Na medida em que a filosofia e a lógica estudam esse fato, não contentes com simplesmente declarar e afirma-la, a questão surge das causas e fontes de sua origem no pensamento, de sua natureza real. Na filosofia, essa questão surge da seguinte forma: a contradição é admissível ou inadmissível na expressão genuína de uma coisa? Ela é algo puramente subjetivo, criado somente pelo sujeito do conhecimento, ou necessariamente surge como o resultado da natureza das coisas expressas no pensamento?

Essa é a fronteira entre a dialética e a metafísica. Em última análise, a dialética e a metafísica são dois métodos fundamentalmente opostos de resolver contradições, que inevitavelmente surgem no desenvolvimento científico, no desenvolvimento do conhecimento teórico.

A diferença entre eles, expresso em uma forma mais geral, é que a metafísica interpreta a contradição como um mero fantasma subjetivo que lamentavelmente se repete no pensamento devido às imperfeições do último, enquanto a dialética a considera como a forma lógica necessária do desenvolvimento do pensamento, da transição da ignorância para o conhecimento, do reflexo abstrato do objeto no pensamento para um reflexo cada vez mais concreto dele.

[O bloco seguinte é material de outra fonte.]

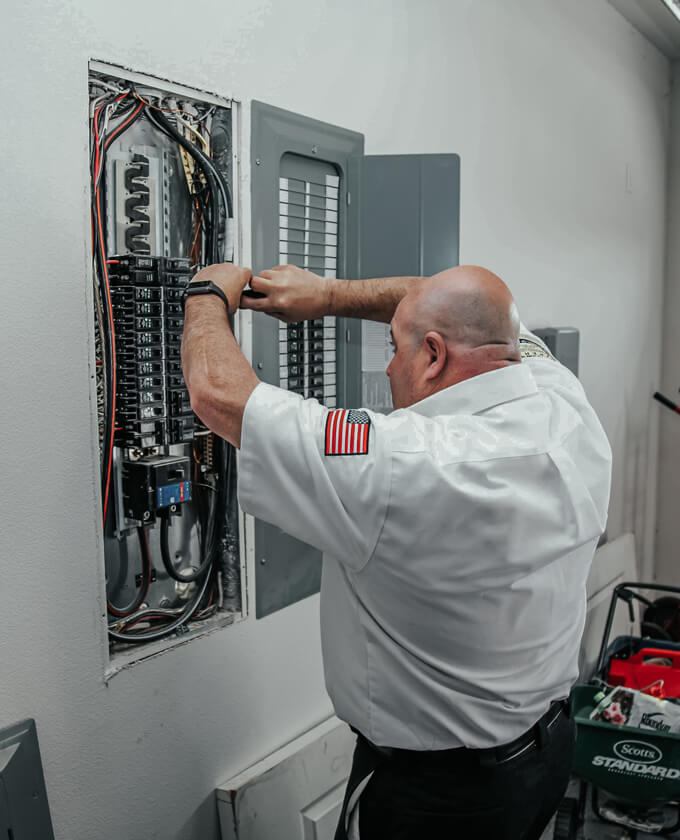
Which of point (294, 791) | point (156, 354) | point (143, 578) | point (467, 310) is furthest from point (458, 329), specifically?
point (294, 791)

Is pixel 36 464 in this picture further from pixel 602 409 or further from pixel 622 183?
pixel 622 183

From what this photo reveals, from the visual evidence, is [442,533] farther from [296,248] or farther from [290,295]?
[296,248]

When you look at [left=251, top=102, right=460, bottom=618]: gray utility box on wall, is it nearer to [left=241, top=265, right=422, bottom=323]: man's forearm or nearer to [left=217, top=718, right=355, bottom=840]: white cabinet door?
[left=241, top=265, right=422, bottom=323]: man's forearm

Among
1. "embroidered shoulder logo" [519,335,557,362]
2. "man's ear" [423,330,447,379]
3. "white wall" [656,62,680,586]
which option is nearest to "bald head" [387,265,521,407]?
"man's ear" [423,330,447,379]

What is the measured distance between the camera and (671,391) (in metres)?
4.46

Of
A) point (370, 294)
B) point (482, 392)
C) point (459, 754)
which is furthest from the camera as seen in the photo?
point (370, 294)

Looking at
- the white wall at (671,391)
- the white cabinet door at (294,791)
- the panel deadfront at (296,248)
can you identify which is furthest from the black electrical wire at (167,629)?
the white wall at (671,391)

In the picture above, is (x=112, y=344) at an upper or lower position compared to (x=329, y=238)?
lower

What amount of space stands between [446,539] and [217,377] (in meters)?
0.42

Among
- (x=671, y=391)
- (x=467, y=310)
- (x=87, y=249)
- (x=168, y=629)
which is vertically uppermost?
(x=87, y=249)

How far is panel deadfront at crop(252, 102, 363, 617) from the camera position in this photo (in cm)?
177

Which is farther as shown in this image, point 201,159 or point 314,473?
point 201,159

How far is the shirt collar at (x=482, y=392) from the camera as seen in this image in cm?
124

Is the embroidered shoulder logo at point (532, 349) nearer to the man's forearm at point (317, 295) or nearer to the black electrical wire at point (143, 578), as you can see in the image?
the man's forearm at point (317, 295)
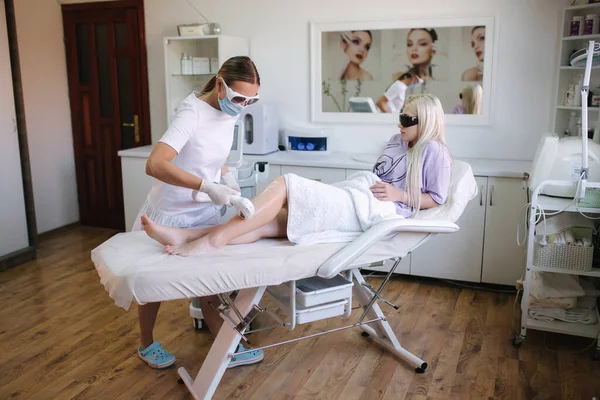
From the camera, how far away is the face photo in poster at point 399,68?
3.54m

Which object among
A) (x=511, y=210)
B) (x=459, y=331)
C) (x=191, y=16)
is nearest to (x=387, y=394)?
(x=459, y=331)

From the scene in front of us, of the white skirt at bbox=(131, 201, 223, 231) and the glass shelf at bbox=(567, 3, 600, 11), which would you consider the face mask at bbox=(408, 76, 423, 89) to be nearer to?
the glass shelf at bbox=(567, 3, 600, 11)

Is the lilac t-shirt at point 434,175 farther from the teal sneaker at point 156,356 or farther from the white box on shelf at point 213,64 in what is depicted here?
the white box on shelf at point 213,64

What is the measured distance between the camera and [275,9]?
397 centimetres

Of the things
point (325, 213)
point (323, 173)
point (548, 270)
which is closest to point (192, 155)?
point (325, 213)

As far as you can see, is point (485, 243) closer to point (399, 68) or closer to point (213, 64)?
point (399, 68)

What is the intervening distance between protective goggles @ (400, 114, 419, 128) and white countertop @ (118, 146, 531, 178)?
0.88 meters

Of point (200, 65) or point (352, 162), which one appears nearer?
point (352, 162)

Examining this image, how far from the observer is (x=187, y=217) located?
2.34 metres

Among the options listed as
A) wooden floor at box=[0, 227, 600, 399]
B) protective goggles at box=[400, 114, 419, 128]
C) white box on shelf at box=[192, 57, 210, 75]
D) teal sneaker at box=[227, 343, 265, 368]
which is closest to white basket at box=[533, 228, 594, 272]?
wooden floor at box=[0, 227, 600, 399]

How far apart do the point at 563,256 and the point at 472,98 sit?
1306 millimetres

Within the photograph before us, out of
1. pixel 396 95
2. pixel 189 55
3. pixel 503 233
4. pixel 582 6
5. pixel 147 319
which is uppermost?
pixel 582 6

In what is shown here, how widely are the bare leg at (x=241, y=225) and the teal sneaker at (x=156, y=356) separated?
68cm

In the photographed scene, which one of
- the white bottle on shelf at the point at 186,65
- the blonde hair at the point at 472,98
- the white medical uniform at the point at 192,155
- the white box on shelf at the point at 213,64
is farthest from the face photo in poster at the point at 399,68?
the white medical uniform at the point at 192,155
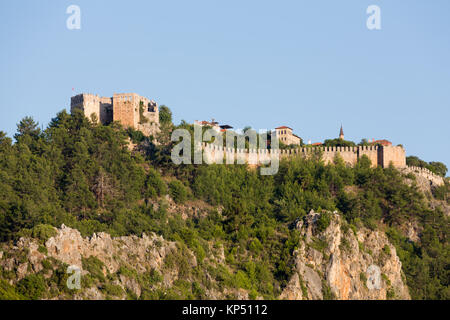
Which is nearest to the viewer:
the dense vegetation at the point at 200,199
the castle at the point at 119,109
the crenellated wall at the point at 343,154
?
the dense vegetation at the point at 200,199

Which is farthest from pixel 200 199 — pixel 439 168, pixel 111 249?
pixel 439 168

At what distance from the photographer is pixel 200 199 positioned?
72312mm

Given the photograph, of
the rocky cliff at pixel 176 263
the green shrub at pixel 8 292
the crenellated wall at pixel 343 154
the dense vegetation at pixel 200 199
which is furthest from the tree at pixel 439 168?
the green shrub at pixel 8 292

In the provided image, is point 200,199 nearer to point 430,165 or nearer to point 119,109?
point 119,109

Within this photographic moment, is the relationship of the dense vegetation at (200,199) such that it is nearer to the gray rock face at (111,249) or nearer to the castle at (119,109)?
the gray rock face at (111,249)

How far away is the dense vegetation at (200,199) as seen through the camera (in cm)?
6134

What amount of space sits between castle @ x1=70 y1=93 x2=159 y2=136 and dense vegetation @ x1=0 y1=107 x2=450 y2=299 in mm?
1482

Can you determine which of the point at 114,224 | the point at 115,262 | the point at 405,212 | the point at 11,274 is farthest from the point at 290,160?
the point at 11,274

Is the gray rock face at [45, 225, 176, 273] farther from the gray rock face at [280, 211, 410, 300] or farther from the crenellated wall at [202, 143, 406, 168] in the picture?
the crenellated wall at [202, 143, 406, 168]

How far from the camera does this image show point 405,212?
76000 mm

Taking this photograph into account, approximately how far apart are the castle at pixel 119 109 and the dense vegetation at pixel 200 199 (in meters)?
1.48

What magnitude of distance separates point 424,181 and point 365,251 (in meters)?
17.2

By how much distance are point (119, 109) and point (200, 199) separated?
12202 mm
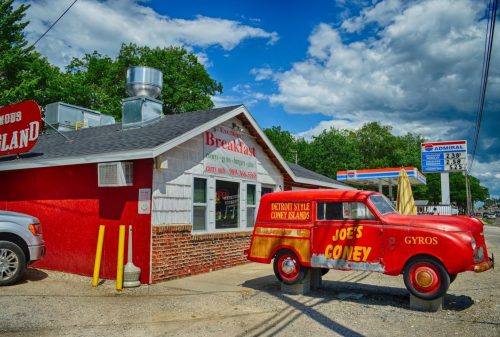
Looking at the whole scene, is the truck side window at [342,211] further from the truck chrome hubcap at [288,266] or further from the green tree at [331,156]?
the green tree at [331,156]

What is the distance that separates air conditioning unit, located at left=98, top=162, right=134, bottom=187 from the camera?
345 inches

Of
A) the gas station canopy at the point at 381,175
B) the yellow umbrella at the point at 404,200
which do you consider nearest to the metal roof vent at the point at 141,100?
the yellow umbrella at the point at 404,200

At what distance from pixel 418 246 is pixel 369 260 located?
0.86 metres

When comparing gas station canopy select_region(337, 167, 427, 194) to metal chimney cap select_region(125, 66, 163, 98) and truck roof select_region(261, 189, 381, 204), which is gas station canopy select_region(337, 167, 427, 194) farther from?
truck roof select_region(261, 189, 381, 204)

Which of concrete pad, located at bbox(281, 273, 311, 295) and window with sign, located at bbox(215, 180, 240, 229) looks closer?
concrete pad, located at bbox(281, 273, 311, 295)

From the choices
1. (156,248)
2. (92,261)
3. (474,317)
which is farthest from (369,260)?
(92,261)

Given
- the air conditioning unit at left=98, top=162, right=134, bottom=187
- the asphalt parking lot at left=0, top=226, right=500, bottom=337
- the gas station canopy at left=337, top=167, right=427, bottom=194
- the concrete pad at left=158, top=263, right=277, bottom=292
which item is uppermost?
→ the gas station canopy at left=337, top=167, right=427, bottom=194

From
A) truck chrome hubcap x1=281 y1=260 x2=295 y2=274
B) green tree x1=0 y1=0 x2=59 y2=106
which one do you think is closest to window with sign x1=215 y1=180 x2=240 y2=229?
truck chrome hubcap x1=281 y1=260 x2=295 y2=274

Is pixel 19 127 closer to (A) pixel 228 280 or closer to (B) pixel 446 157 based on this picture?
(A) pixel 228 280

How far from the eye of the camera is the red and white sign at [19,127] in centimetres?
1049

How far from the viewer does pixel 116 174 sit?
8.78 m

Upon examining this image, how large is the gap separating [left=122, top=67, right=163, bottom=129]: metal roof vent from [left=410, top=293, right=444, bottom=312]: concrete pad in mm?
8141

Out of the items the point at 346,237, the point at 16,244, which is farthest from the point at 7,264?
the point at 346,237

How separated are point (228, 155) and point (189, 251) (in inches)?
121
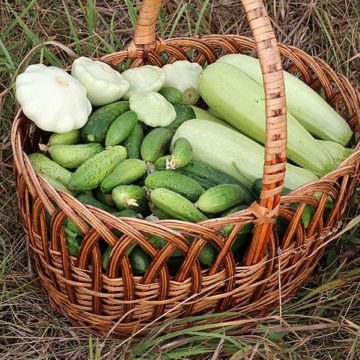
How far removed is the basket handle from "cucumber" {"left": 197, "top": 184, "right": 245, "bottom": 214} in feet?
0.32

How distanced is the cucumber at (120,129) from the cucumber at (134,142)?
0.04 ft

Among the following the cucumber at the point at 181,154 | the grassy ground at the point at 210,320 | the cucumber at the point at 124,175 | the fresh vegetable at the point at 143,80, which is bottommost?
the grassy ground at the point at 210,320

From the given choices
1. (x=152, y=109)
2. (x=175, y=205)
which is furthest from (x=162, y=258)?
(x=152, y=109)

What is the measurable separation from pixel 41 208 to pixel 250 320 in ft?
1.71

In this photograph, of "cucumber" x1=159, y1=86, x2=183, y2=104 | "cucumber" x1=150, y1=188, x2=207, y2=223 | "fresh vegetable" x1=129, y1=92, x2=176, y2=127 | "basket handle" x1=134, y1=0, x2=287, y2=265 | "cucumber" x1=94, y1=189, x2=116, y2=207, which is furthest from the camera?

A dialética considera a contradição como uma forma necessária de desenvolvimento do conhecimento, como uma forma lógica universal. Essa é a única forma de considerar a contradição a partir do ponto de vista do conhecimento e pensamento como um processo histórico natural controlado por leis independentes dos desejos do homem.(1)

O desenvolvimento do conhecimento e da ciência compele a filosofia a se voltar para o problema da contradição lógica repetidamente. A questão da contradição, de sua importância real, sua fonte e a causa de seu surgimento no pensamento surge naquelas áreas onde a ciência se aproxima do estágio de expressão sistemática de seu assunto em conceitos, onde o raciocínio precisa construir um sistema de definições teóricas. Em casos de recontagem assistemática de fenômenos, não existe questão de contradição. Uma tentativa elementar de sistematizar o conhecimento imediatamente leva ao problema da contradição.

Já observamos os pontos nos quais o desenvolvimento da teoria do valor-trabalho necessariamente se deparou com este problema: em Ricardo, apesar de seus desejos, um sistema de contradições teóricas surge exatamente porque ele tenta desenvolver todas as categorias a partir de um princípio – de determinar o valor pela quantidade de tempo de trabalho. Ele mesmo notou algumas contradições lógicas em seu sistema, outros foram maliciosamente apontados pelos oponentes da teoria do valor-trabalho.

O tipo principal de contradição lógica que era o ponto central da luta por e contra a teoria do valor-trabalho, provou ser a contradição entre a lei universal e as formas universais empíricas de sua própria realização.

Tentativas de deduzir a partir da lei universal definições teóricas dos fenômenos concretos desenvolvidos que regularmente se repetem sobre a superfície da produção e distribuição capitalista de mercadorias, resultou em conclusões paradoxais a cada passo.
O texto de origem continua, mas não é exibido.